I sensed the neoliberal tendencies in one of the earlier exercises, when roughly one in five people talked about how important it is for activists to listen to communities in order to get anything done--without a single one of these people indicating what they had learned by listening.
Then came the admission (from a leader named Josh) that the community of environmental activists in Austin is so fragmented that it's hard to organize collective action. Lots of people followed up on his remarks to lament that fragmentation, but no suggestions for building coalitions were examined or discussed. Such suggestions were merely "listened to."
My heart sank especially when we heard from Pete, an environmentalist in east Austin (where the population of African-Americans and Latinos is most concentrated). Pete found his way to ATXEJ because he noticed, as a Hispanic living in east Austin, that all the other neighborhoods around town had beautiful parks. Unfortunately, instead of enjoying nicely maintained parks, the people of east Austin have been living with an area called Red Bluff, where garbage and used oil have been illegally dumped for decades.
Pete's premise was perfectly reasonable: All taxpayers in Austin are entitled to decent parks.
But after working with ATXEJ, Pete's perspective seems to have been warped by neoliberalism. He has done a great job of motivating local citizens (and some politicians) to help clean up Red Bluff, but city officials are unwilling to provide the funding that will maintain it--so Pete is currently working with community leaders to figure out how the citizens in the immediate area can raise money on their own to maintain Red Bluff.

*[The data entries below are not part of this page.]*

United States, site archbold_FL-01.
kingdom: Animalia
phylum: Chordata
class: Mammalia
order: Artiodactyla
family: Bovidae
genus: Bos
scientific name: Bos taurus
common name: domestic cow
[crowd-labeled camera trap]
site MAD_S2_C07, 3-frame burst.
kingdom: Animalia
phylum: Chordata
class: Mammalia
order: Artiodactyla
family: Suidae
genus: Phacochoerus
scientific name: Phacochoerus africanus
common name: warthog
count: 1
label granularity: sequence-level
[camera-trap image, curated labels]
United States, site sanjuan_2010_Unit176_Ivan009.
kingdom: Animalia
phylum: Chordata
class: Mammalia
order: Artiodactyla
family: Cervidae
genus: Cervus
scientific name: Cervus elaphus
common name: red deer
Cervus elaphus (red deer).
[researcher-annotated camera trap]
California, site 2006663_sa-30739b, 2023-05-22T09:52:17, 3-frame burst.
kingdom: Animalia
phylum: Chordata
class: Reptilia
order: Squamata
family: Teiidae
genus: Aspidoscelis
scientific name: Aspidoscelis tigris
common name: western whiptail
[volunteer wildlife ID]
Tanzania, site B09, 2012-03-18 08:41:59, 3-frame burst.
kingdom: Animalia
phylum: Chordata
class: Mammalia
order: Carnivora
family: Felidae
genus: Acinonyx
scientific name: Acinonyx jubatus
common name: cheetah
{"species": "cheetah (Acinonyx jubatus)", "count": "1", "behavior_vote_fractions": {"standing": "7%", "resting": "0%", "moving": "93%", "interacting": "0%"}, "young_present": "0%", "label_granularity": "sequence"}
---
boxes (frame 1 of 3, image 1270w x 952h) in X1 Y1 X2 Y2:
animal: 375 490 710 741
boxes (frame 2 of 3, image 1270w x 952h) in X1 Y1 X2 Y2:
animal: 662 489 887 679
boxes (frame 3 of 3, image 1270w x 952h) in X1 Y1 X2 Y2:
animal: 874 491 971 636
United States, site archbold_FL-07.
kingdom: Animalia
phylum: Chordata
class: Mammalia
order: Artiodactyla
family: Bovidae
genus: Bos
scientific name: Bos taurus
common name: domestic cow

This is the lesson that neoliberalism teaches us: Your tax dollars are going to be spent on the elites, so if you want anything for yourself, you'll have to do it on your own.
It's great that Pete tackled the problem of Red Bluff, and it's great that his community is exploring ways to maintain the area. But what isn't great is the persistence of the fundamental injustice underlying the problem (the fact that wealthier, whiter communities throughout Austin will continue to spend tax dollars raised in east Austin on their own parks without supporting Pete's efforts in any way).
So when ATXEJ bills itself as a "safe space," that's probably because it's designed to preserve the privileges associated with the status quo. If you come to ATXEJ with a problem, they'll be happy to suggest ways that you can address the problem--without rocking the boat.
And if you come to them with a solution, such as how to unify the various environmental groups in the city, they'll listen--without doing anything.
This was my first time to attend an ATXEJ meeting, so it's entirely possible that I've formed an incorrect impression of how the organization operates. However, my first impression of ATXEJ is that this is what greenwashing looks like.